• OBJECTIVE: Rewrite the entries from the line containing "How much intervening" through the end of the entries, replacing "shrub" with "bush" and leaving everything else as is.

# LISTED ENTRIES start

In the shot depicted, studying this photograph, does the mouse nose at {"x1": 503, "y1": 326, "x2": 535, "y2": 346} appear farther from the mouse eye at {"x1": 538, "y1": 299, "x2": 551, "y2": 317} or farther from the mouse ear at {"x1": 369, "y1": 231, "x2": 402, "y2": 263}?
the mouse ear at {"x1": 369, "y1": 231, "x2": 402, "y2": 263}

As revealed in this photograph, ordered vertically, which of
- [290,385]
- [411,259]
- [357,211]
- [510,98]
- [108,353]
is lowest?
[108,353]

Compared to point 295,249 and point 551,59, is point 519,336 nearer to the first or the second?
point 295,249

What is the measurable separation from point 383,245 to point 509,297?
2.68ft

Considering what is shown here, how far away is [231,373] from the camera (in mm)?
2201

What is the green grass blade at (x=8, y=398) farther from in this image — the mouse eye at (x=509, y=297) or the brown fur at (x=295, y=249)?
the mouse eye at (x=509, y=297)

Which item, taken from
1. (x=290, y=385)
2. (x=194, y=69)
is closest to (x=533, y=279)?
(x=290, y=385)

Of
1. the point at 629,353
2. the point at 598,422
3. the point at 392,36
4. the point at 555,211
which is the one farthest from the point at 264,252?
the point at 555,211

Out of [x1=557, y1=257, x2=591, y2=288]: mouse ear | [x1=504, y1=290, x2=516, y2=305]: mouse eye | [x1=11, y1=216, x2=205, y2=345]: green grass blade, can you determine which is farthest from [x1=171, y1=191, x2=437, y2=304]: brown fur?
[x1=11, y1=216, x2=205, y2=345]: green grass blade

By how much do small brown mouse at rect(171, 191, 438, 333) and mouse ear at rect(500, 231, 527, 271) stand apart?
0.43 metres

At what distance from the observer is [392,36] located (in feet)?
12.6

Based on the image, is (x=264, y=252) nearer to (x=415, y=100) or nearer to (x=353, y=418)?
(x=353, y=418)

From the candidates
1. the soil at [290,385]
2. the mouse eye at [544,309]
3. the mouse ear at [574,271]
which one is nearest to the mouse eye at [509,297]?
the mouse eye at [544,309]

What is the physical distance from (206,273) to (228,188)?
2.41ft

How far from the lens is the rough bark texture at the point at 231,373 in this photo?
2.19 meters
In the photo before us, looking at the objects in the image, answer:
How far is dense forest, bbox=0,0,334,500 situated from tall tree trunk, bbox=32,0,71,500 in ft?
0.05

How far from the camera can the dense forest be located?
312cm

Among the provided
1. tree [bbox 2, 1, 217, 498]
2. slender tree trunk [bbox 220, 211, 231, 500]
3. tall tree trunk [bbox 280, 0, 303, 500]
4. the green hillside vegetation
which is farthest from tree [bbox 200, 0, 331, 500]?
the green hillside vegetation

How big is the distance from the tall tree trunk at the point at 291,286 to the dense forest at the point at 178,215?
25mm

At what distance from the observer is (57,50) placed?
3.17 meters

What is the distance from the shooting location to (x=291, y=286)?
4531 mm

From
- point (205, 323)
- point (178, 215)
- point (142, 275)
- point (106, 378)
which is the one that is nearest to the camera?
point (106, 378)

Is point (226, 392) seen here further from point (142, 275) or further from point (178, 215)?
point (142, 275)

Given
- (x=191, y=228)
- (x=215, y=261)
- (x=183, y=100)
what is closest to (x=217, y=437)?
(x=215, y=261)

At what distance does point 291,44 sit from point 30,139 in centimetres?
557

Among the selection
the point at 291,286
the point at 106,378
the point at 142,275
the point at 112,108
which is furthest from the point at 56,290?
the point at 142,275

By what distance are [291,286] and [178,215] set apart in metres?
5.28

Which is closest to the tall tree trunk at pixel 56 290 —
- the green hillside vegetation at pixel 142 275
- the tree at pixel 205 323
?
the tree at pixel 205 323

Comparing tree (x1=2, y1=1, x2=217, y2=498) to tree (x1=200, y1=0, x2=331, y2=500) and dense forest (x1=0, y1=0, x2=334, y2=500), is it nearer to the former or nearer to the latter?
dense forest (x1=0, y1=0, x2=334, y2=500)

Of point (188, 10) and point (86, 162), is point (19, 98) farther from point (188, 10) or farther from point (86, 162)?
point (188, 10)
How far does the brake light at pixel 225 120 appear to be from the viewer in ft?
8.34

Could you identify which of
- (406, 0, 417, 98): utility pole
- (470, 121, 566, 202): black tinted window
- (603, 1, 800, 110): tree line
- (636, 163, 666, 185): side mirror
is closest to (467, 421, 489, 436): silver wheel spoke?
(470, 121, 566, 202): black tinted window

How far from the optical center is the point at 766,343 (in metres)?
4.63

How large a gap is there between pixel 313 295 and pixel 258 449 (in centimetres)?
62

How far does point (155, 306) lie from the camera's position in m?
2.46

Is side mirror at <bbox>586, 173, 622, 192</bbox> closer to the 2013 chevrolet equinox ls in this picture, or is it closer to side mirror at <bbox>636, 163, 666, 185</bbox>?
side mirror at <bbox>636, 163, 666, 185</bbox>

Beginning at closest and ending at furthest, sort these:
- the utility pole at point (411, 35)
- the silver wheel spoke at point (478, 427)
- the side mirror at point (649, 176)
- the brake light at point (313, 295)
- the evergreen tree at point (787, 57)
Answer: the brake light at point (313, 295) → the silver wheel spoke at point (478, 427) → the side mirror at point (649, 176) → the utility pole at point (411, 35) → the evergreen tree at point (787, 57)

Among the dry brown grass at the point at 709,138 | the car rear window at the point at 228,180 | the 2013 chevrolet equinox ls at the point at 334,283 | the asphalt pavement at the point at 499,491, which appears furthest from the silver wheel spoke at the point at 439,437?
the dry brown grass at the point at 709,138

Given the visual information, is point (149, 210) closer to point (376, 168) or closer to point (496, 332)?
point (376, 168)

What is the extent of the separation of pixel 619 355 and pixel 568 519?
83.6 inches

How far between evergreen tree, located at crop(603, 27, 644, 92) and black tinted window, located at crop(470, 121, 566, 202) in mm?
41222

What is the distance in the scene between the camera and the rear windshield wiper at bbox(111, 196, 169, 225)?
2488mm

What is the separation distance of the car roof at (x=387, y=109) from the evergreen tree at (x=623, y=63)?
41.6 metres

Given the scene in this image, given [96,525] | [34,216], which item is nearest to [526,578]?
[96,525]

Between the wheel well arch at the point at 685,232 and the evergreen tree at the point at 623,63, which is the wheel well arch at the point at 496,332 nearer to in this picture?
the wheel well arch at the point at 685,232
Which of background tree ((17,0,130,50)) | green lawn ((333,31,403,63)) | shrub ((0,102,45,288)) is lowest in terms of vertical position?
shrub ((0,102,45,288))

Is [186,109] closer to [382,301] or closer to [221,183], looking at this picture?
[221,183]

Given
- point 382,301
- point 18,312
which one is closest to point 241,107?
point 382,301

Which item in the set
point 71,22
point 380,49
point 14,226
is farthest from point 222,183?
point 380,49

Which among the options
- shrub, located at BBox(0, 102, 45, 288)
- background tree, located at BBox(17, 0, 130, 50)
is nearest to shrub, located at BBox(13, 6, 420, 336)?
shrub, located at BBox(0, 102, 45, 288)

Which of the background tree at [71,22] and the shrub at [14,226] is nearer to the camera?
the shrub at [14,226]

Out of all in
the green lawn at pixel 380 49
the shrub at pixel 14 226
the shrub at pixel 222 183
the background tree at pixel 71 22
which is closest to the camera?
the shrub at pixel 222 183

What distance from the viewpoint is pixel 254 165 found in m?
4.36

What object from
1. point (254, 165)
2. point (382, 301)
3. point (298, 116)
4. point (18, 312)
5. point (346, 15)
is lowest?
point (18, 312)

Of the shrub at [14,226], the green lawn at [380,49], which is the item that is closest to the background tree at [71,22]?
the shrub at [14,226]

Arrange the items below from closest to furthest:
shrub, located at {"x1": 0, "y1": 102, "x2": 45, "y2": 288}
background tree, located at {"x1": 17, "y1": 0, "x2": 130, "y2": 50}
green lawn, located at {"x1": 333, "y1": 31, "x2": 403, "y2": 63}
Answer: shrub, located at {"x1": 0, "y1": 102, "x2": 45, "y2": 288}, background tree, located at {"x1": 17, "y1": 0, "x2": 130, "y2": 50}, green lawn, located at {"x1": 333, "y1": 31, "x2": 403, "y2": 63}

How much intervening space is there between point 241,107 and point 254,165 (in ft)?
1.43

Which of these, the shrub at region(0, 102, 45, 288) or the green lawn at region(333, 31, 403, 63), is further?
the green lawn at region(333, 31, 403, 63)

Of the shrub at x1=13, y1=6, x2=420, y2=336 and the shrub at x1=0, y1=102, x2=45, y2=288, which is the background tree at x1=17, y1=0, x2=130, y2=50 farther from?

# LISTED ENTRIES end

• OUTPUT:
How much intervening space is there between point 241,107 and point 254,165 (in ft)?
1.43

Which of these, the bush at region(0, 102, 45, 288) or the green lawn at region(333, 31, 403, 63), is further?
the green lawn at region(333, 31, 403, 63)

Of the bush at x1=13, y1=6, x2=420, y2=336 and the bush at x1=0, y1=102, x2=45, y2=288, which is the background tree at x1=17, y1=0, x2=130, y2=50 farther from?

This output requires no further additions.